**Исходный текст**:
Фундаментально «пользователь» совпадает с «человеком». Если у меня есть смартфон, или в мое тело вживлены импланты, передающие электронные сигналы на другие устройства, или я живу в городе с автоматизированной инфраструктурой - я пользователь. Кроме того, все мы - объекты цифровой экономики: хотя на микроуровне мы действуем самостоятельно и пользуемся ее благами вроде онлайн-банкинга, на макроуровне неизбежно зависим от воли корпораций и правительств.

При этом пользователи бывают разными. Есть, например, так называемые «цифровые аборигены» - люди, которые взаимодействуют с устройствами с рождения, дети, для которых скроллить экран привычнее, чем перелистывать книгу. Для подростков, поголовно сидящих в социальных сетях, цифровая среда - прежде всего коммуникативная площадка. Для поколения старше 30 лет цифра - пространство бизнеса (именно они придумали Facebook). Для старшего поколения, которое программировало на перфокартах, цифра - технологическая среда (условно говоря, устройство, которое можно разобрать). У каждого из этих поколений разные навыки: кто-то может защитить себя и свои данные, кто-то умеет разбирать и собирать жесткий диск, а кто-то отлично разбирается в мемах. И мне кажется, это намного более важное измерение цифрового неравенства - люди пользуются сетью по-разному, а значит, мы не можем предъявлять к ним одинаковые требования этикета. С поколенческими непониманиями люди сталкиваются регулярно: презирают «школоту», банят надоедливых пожилых френдов и сетевых троллей. На более серьезном уровне человека могут даже подвергнуть уголовному преследованию за то, что он ловит покемонов в храме.

В статьях и выступлениях вы часто упоминаете «цифровую грамотность» и «сетевой этикет». Вы действительно думаете, что в сети можно создать правила, которым все будут следовать?

Любой разговор о правилах приводит к вопросу «Кто уполномочен создавать эти правила?». Так мы выходим на проблему государственного контроля интернета. На мой взгляд, цифровая грамотность - это не о правилах и ограничениях, а о некой презумпции того, что пользователь признает: у всех субъектов в сети разный бэкграунд и это нужно уважать. К примеру, пользователи онлайн-игр порой общаются между собой жестко и переходят границы корректности, но в этой среде такое считается нормой. При этом они не могут прийти с подобным поведением в Facebook - там за то же самое прилетит бан, причем не от другого пользователя, а от соцсети. Люди тусуются в разных сервисах, вокруг которых вырабатываются разные этикеты и нормы поведения. Таких правил много, и они часто вступают в конфронтацию, но это и здорово - в конечном итоге разнообразие ведет к саморегуляции. Среда сама выдавливает неподобающее поведение - к примеру, нарочитый «язык падонков» перестал быть актуальным, и многие современные студенты уже не знают, что это. Система выравнивается, если этого хотят ее участники, а они, как правило, заинтересованы в том, чтобы жить в комфортной среде - никому не нравится быть оскорбленным. Поэтому цифровая грамотность - это, в том числе, умение настраивать экологичность поведения самостоятельно, а не под воздействием запрещающего властного агента.

**Исходные записи**:
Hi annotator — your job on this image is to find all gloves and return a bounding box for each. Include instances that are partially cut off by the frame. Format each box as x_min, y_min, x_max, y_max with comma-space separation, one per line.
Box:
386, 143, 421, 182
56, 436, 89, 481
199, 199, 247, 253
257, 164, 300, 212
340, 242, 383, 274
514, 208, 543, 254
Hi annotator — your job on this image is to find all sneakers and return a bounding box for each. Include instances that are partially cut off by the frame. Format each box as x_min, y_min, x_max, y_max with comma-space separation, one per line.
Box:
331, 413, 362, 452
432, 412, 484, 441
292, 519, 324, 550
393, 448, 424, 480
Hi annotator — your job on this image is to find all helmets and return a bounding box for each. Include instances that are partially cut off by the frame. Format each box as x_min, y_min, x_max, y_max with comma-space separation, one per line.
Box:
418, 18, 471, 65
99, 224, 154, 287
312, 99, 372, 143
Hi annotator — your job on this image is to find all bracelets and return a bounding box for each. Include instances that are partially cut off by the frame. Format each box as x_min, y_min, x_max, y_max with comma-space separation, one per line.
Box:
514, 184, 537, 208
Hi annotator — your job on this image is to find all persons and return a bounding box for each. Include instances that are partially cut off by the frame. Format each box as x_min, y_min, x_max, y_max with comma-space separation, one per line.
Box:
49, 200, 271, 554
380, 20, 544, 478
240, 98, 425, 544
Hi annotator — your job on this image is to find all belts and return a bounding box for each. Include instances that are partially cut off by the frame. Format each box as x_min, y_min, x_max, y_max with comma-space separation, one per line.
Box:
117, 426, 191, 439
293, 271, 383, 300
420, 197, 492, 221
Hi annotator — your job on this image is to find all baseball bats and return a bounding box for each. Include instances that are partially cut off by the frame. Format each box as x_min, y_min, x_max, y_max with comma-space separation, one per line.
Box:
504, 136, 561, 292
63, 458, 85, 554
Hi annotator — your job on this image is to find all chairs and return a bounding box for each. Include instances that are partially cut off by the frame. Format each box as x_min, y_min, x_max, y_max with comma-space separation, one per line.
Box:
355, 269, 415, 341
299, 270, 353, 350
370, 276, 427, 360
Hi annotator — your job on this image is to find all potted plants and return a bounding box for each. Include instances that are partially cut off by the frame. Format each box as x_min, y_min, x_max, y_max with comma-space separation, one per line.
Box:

**Задания**:
[1] Чем является цифра для старшего поколения, программировавшего на перфокартах, согласно тексту о цифровой грамотности?
[2] Продолжите текст о цифровой грамотности и сетевом этикете после его последнего предложения.

**Ответы**:
[1] Технологической средой, то есть, условно говоря, устройством, которое можно разобрать.

[2]
Грамотный человек понимает, что цифровая среда технологически изменчива и в конечном итоге технологии меняют его самого. Из-за появления смартфонов исчезли четко изолированное досуговое время и такое разграничение, как работа - дом (даже мы с вами разговариваем по работе вечером в субботу через аудиозвонок в Facebook). Понятно, что не нужно постоянно думать о влиянии на нас техники, но совсем отбрасывать эту рефлексию тоже не стоит.

Даже если участники саморегулирующейся группы договорились между собой о неких правилах, в ситуацию может вмешаться, к примеру, Facebook и забанить их за нарушение каких-то собственных правил.

Регулирование со стороны корпораций - традиционная точка напряжения. Facebook критикуют за жесткие пользовательские правила и двойную мораль: с одной стороны, это международная социальная сеть, которая расширяется за счет своих участников, с другой - там многое запрещено исходя из юрисдикции конкретного государства. Из-за этой двойственности возникают интересные кейсы. Когда Facebook ввел радужный лайк, его не могли ставить пользователи из России. Корпорация посчитала, что в российской правовой действительности это не приветствуется и россияне, использующие такой символ, могут попасть под действие местных дискриминационных законов. С одной стороны, компания защищает россиян, с другой - это самое настоящее ограничение прав определенной группы пользователей.

Другой пример: мы помним историю столкновения ФБР и компании Apple после массового убийства в Сан-Бернардино в 2015 году. Тогда силовики стали обладателями «айфона» преступника, который, впрочем, не смогли взломать из-за биометрического пароля. Они потребовали от Apple разработать ПО, позволяющее обойти защиту. Компания отказалась, посчитав, что это поставит под удар всех обладателей «айфонов», которым была обещана надежная защита данных. ФБР судилось с Apple и проиграло дело. Компания продемонстрировала: экономический капитал важнее политического, и власти эту позицию не критиковали. На деле обычный пользователь оказывается гораздо сильнее зависим от решений корпорации, нежели государства. Если завтра государство закроет доступ к определенным сегментам интернета, то технически подкованный пользователь сможет найти лазейки и подключиться к искомым ресурсам. Но если закроется компания, которая производит ПО, пользователь останется безоружным. Мы имеем дело с новой технократической властью, хоть государство и пытается показать нам, что именно оно - главный «хранитель ключей» к национальному интернету.

Несмотря на примеры саморегуляции в сети, люди продолжают оскорблять друг друга в комментариях. Изучали ли вы стратегии поведения буллеров и объектов, на которых направлен хейт-спич? И как вы считаете, насколько уместно со стороны пользователей самим призывать на помощь администрацию соцсетей?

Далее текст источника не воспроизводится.